▶ **Excerto selecionado**:
O estereótipo diz que o western foi quase sempre o género de cinema de um certo tipo de homens para esse mesmo tipo de homens. Barbas sujas, mulheres indefesas, valentes tareias e duelos de cortar a respiração. De Itália aos Estados Unidos da América, entre o spaghetti e o não spaghetti, eventualmente com a música de Ennio Morricone a tocar. A tendência de há uns anos para cá é a de subverter, estando realizadoras como Chloé Zhao (“The Rider”) ou Jane Campion (“O Poder do Cão”) a concorrer contra uma história que afinal ainda não tem fim. No filme com que esta última, a cineasta neozelandesa, arrecadou o Óscar em 2022 para Melhor Realização, vimos um Beneditch Cumberbatch a empurrar a sua homossexualidade para o fundo do poço. Foi nessa linha de suprimir desejos que Campion acabou por fazer um retrato de época sobre masculinidade tóxica.
Pedro Almodóvar, aclamado cineasta espanhol (“Dor e Glória”, “Mães Paralelas”, “Tudo Sobre Minha Mãe”, podíamos continuar durante várias linhas) que sempre primou por uma marca original, de personagens trágicas mas próximas, com filmes que conseguiram ir além Península Ibérica, também algo a dizer sobre os westerns.

▶ **Material fornecido**:
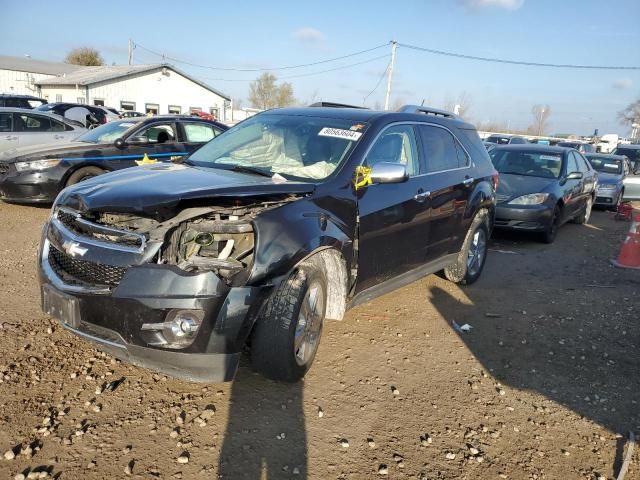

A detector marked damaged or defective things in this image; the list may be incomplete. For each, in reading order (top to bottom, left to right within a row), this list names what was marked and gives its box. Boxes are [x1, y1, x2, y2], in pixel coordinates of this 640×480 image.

==

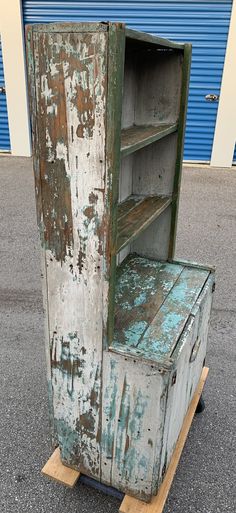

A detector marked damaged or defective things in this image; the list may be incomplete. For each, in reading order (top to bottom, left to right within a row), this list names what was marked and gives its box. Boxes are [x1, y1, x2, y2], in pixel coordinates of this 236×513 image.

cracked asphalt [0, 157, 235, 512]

▶ **Complete o seguinte**:
1 - Repita palavra por palavra o trecho do texto sobre os westerns que vai desde "O estereótipo diz" até "sobre masculinidade tóxica.".
2 - Escreva a continuação do texto sobre os westerns, começando logo a seguir à última frase apresentada.

▶ **Respostas escritas**:
1 -
O estereótipo diz que o western foi quase sempre o género de cinema de um certo tipo de homens para esse mesmo tipo de homens. Barbas sujas, mulheres indefesas, valentes tareias e duelos de cortar a respiração. De Itália aos Estados Unidos da América, entre o spaghetti e o não spaghetti, eventualmente com a música de Ennio Morricone a tocar. A tendência de há uns anos para cá é a de subverter, estando realizadoras como Chloé Zhao (“The Rider”) ou Jane Campion (“O Poder do Cão”) a concorrer contra uma história que afinal ainda não tem fim. No filme com que esta última, a cineasta neozelandesa, arrecadou o Óscar em 2022 para Melhor Realização, vimos um Beneditch Cumberbatch a empurrar a sua homossexualidade para o fundo do poço. Foi nessa linha de suprimir desejos que Campion acabou por fazer um retrato de época sobre masculinidade tóxica.

2 -
[trailer do filme “Estranha Forma de Vida”:]
Em 2005, o livro Brokeback Mountain de Annie Prouxl foi adaptado para o cinema. O nome que pairava no ar era o de Pedro Almodóvar. Só que o realizador andava demasiado ocupado, recusou, afirmando ter medo de perder liberdade criativa. Escapou-se a Hollywood, catapultou Penelope Cruz e Antonio Banderas, colheu frutos nos maiores festivais do mundo como Cannes. Quem realizou essa mesma adaptação foi Ang Lee. Anos mais tarde, eis que “Estranha Forma de Vida”, o seu “clássico” do género, com inspiração inicial no famoso fado de Amália Rodrigues, surge como resposta a essa recusa.
Desta vez, em plena Hollywood: foi buscar Ethan Hawke (Jake) e o mais que badalado Pedro Pascal (Silva) para os papéis principais, inscreveu também o ator português José Condessa, que subiu esta quinta-feira à passadeira vermelha de Cannes, para a viagem até Bitter Creek. Trinta minutos à europeu, à Almodóvar, à procura do que é, afinal, o desejo masculino. O desejo de todos. “Este é um filme independente de outros westerns”, inaugurou o espanhol perante uma plateia cheia na sala Debussy. “The Rider”, “First Cow” ou “O Poder do Cão” têm o olhar feminino para retirar uma suposta carapaça dura. Almodóvar quis tirar o anacrónico, dar cor, mostrar cenas de sexo passadas com as palavras entre dois homens. Olhar mais para os filmes noir do que para os filmes dos anos 70, “com muito menos desejo do que os primeiros”, garante. “Já alguma vez se viu num western dois homens a fazer a cama? Não. Nunca se fala do desejo dos homens”, garantiu.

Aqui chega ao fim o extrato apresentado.